Would you claim MPs' expenses?
I have reacted to the Telegraph's daily feed of different MPs' detailed expense claims with the usual mix of amusement, shock, disappointment and anger.
But from the beginning of it, I have had a guilty voice in my head asking me how I would myself behave if I was offered a temptation similar to that of our parliamentarians? A system that apparently encouraged large claims, validated the general sense that the money was there to be taken and which was hidden from public view.
It's hard for each of us to know how we would behave given the chance because we are not offered such opportunities very often. We might tell ourselves we would be very different to those scoundrel MPs - especially now we have seen the MPs being held to account.
Well it was this week that I remembered there was a lot of evidence on this subject. Behavioural economist Dan Ariely has performed a number of tests on groups of people, offering them chances to benefit from cheating.
The evidence suggests that our MPs are not abnormally mischievous.
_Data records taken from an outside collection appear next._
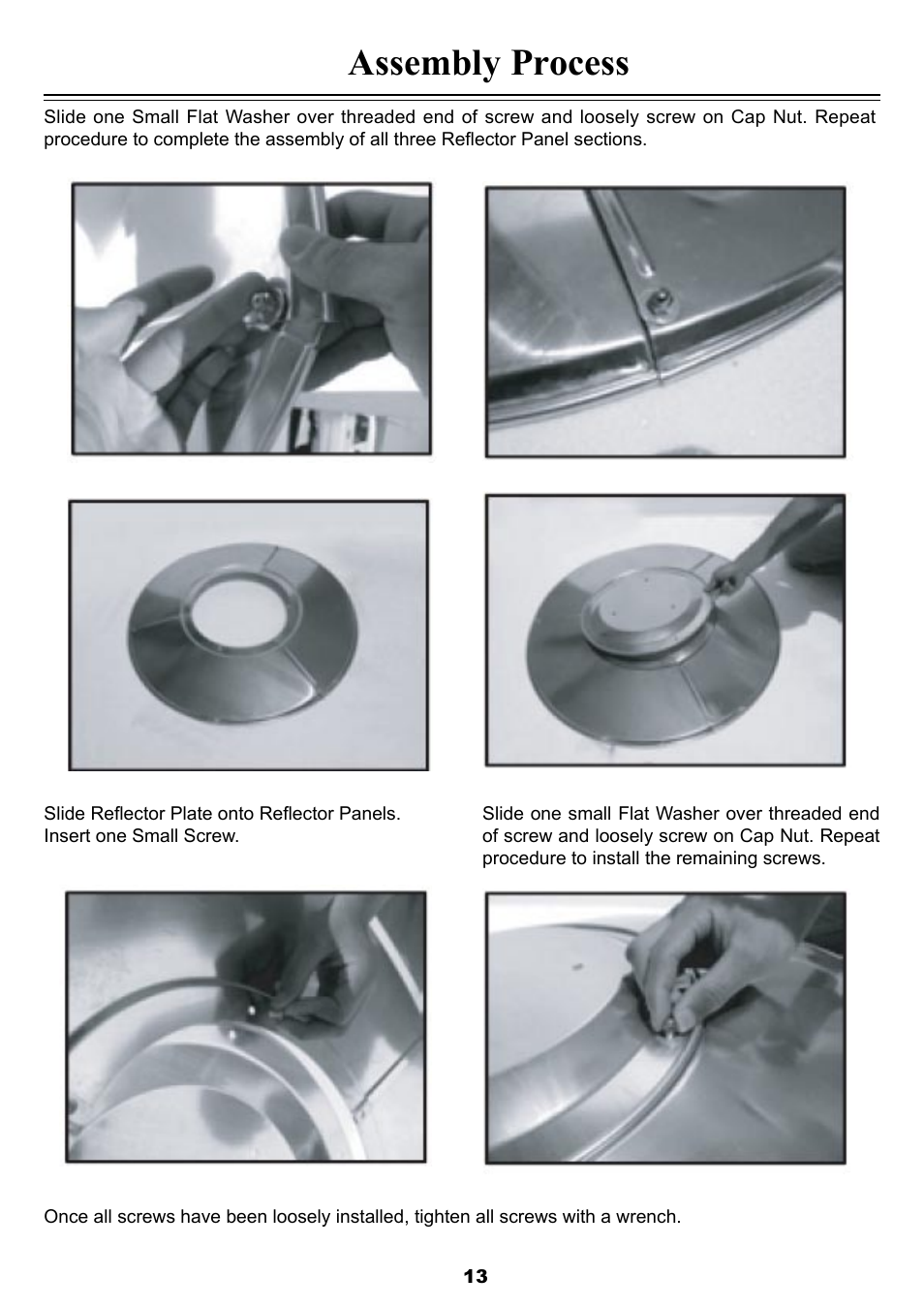 Assembly Process

Slide one Small Flat Washer over threaded end of screw and loosely screw on Cap Nut. Repeat procedure to complete the assembly of all three Reflector Panel sections.

Slide Reflector Plate onto Reflector Panels. Insert one Small Screw.

Slide one small Flat Washer over threaded end of screw and loosely screw on Cap Nut. Repeat procedure to install the remaining screws.

Once all screws have been loosely installed, tighten all screws with a wrench.

13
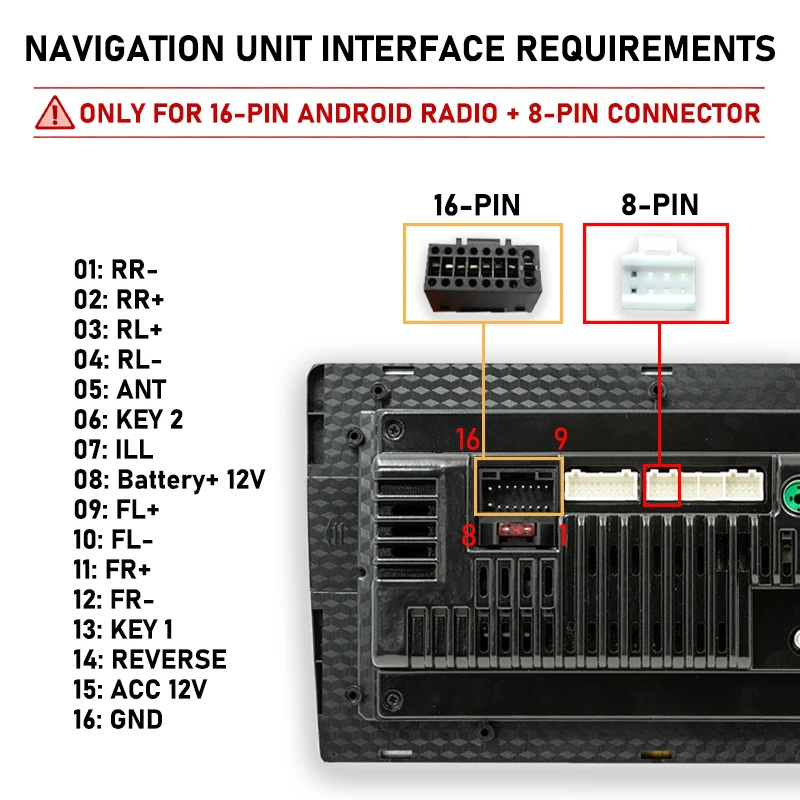 NAVIGATION UNIT INTERFACE REQUIREMENTS

ONLY FOR 16-PIN ANDROID RADIO + 8-PIN CONNECTOR

16-PIN

8-PIN

01: RR-
02: RR+
03: RL+
04: RL-
05: ANT
06: KEY 2
07: ILL
08: Battery+ 12V
09: FL+
10: FL-
11: FR+
12: FR-
13: KEY 1
14: REVERSE
15: ACC 12V
16: GND

16

9

8

1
The message is that most ordinarily moral people will give themselves the benefit of the doubt on moral questions. They wouldn't dream of stealing even 10p, because they know stealing is wrong, but they would happily bend some rules to give themselves $100, if they could justify it to themselves.
We are more likely to cheat if we see others doing so. We tend to conform to accepted norms of reasonable behaviour, rather than adhere to strict rules. You probably won't have to think hard to find examples in your own life (from claiming on insurance, to paying in cash for a small building job).
The evidence is not that a few bad apples cheat a lot, it's that the vast bulk of us cheat a little.
And we have an amazing capacity to tell ourselves it is all right.
Professor Ariely - whose book, Predictably Irrational is an amusing and informative read on this and other human traits - makes the point that we should be tolerant of individual weakness in this situation, but harsh on the system that encouraged that weakness.
Unfortunately for the MPs, it was the MPs who made the system.
But the implication of Professor Ariely's work is that it is collective failure which is more significant than the personal failings of individual members.